╭─ Extrait du texte

Un rapport de l’ONU attribue l’attaque au sarin de Khan Cheikhoun à l’armée syrienne
Un rapport de l’ONU attribue l’attaque au sarin de Khan Cheikhoun à l’armée syrienne
Par Benjamin Barthe (Beyrouth, correspondant)
La Commission d’enquête de l’ONU sur la situation des droits de l’homme en Syrie rejette la thèse des autorités russes et syriennes, selon laquelle le carnage aurait été causé par le bombardement par des rebelles d’un hangar où du sarin était stocké.
Photo prise en avril 2017 des restes d’une chambre d’hôpital à Khan Cheikhoun (nord-ouest de la province d’Idlib). / OMAR HAJ KADOUR / AFP
Un rapport de l’ONU, rendu public mercredi 6 septembre, impute aux forces gouvernementales syriennes la responsabilité de l’attaque au sarin, commise le 4 avril contre Khan Cheikhoun, une localité du nord de la Syrie, aux mains de la rébellion anti-Assad. C’est la première fois que les Nations unies attribuent ce bombardement – fatal à au moins 83 personnes, dont 28 enfants et 23 femmes – à l’une des parties en conflit en Syrie. Cette attaque avait suscité une immense vague d’indignation et provoqué en représailles, trois jours plus tard, une frappe américaine contre un aéroport militaire syrien.
Le rapport, qui est le 14e élaboré par la commission d’enquête de l’ONU sur la situation des droits de l’homme en Syrie, estime qu’« il existe des motifs raisonnables de croire que les forces syriennes ont attaqué Khan Cheikhoun avec une bombe au sarin ». L’usage de ce produit hautement létal avait été préalablement démontré par une mission d’enquête de l’Organisation pour l’interdiction des armes chimiques (OIAC). Cet organisme international, chargé de faire respecter la Convention de 1993 prohibant la fabrication, le stockage et l’utilisation d’armes chimiques, était parvenu à cette conclusion le 30 juin, sur la base d’autopsies et d’analyses d’échantillons, pratiquées dans un pays voisin de la Syrie, où des morts et des blessés avaient été transportés.
Attaque par un Soukhoï-22
Dans son rapport, la commission rejette la thèse défendue par les autorités russes et syriennes selon laquelle le carnage aurait été causé par un bombardement malencontreux sur un hangar d’un groupe armé rebelle où du sarin était stocké. « Si un dépôt de ce genre avait été détruit par une frappe aérienne, l’explosion aurait brûlé la plus grande partie de l’agent [chimique] à l’intérieur du bâtiment, ou bien l’aurait enterré sous les décombres, où il aurait été absorbé, plutôt que d’être relâché dans l’atmosphère dans une quantité aussi importante », affirme le rapport.
Les enquêteurs onusiens font aussi remarquer que le scénario suggéré par Damas et Moscou n’explique pas pourquoi les premières victimes sont apparues au petit matin, bien avant l’horaire de la frappe présumée sur le hangar (11 h 30). Les auteurs du rapport précisent qu’à la date de sa finalisation, le représentant de la Syrie au bureau de l’ONU à Genève n’avait pas répondu à leurs questions sur ces allégations.

╰─
╭─ Section des données

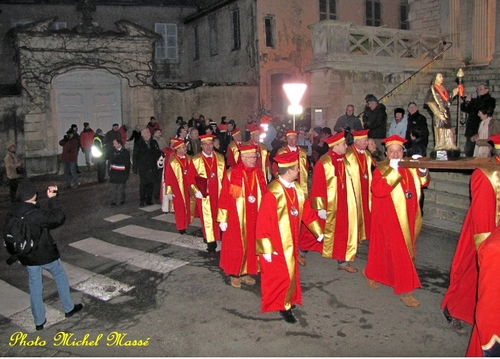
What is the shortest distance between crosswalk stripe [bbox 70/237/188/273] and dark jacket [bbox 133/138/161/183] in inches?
114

╰─

◆ Consignes d'exercice ◆
1 > Répondez aux questions suivantes sur l'article consacré à l'attaque au sarin de Khan Cheikhoun.
(a) Combien de personnes au moins le bombardement a-t-il tuées ?
(b) À quelle date l'OIAC était-elle parvenue à sa conclusion sur l'usage du sarin ?
(c) À quelle heure la frappe présumée sur le hangar aurait-elle eu lieu ?
2 > D'après l'article sur l'attaque au sarin de Khan Cheikhoun, pour quelles raisons la commission d'enquête écarte-t-elle la thèse d'une frappe sur un hangar rebelle où du sarin était stocké ? Répondez en une à trois phrases.
3 > Poursuivez l'article sur l'attaque au sarin de Khan Cheikhoun à partir de sa dernière phrase.

◆ Résultats par consigne ◆
1 >
(a) Au moins 83 personnes, dont 28 enfants et 23 femmes.
(b) Le 30 juin.
(c) À 11 h 30.

2 > Selon la commission, l'explosion d'un tel dépôt aurait brûlé la plus grande partie de l'agent chimique ou l'aurait enterré sous les décombres, où il aurait été absorbé, au lieu de le relâcher en si grande quantité dans l'atmosphère. De plus, ce scénario n'explique pas l'apparition des premières victimes au petit matin, bien avant l'horaire de la frappe présumée (11 h 30).

3 >
Pour des raisons de sécurité et parce qu’ils n’ont jamais reçu le feu vert de Damas, les membres de la commission n’ont pas pu se rendre sur place. Mais ils ont interviewé, à distance, ou dans des pays limitrophes de la Syrie, 43 personnes présentes ce jour-là à Khan Cheikhoun (témoins oculaires, blessés et secouristes). Ils ont aussi étudié des images satellites, des photos de débris de bombes, des vidéos tournées sur les lieux du drame, ainsi que des relevés des postes d’alerte avancés de l’opposition. Ces bases de fortune, installées à proximité des aéroports militaires russe et syriens, permettent de prévenir du décollage d’un avion et de la direction approximative prise par celui-ci.
En croisant tous ces éléments, la commission est arrivée à la conclusion que l’attaque au sarin a été conduite à 6 h 45 du matin, par un Soukhoï-22 – un appareil opéré uniquement par l’aviation syrienne – qui a procédé à quatre frappes successives. Trois au moyen de bombes conventionnelles, « probablement de type OFAB-100-120 » et la dernière au moyen d’une bombe chimique.
Sanctions peu probables
Cette mise en accusation de Damas sera sans aucun doute saluée par l’opposition syrienne et ses soutiens arabes et occidentaux, qui, à l’image des Etats-Unis, n’ont souvent pas attendu le rapport de la commission pour incriminer le régime Assad. Mais il est peu probable qu’elle déclenche une saisine du Conseil de sécurité des Nations unies. Les membres de cette instance attendent en effet les conclusions d’une autre enquête, spécialement mandatée par eux, conduite par le Joint Investigative Mechanism (JIM).
Cet organe créé par une résolution du Conseil de sécurité en 2015 est composé de représentants de l’ONU et de l’OIAC. Il a spécifiquement pour rôle de désigner le responsable d’une attaque chimique, dès lors que l’usage d’une telle substance a été établi par une enquête de la seule OIAC. Dans le cas de Khan Cheikhoun, le rapport du JIM est attendu à l’automne, possiblement en octobre.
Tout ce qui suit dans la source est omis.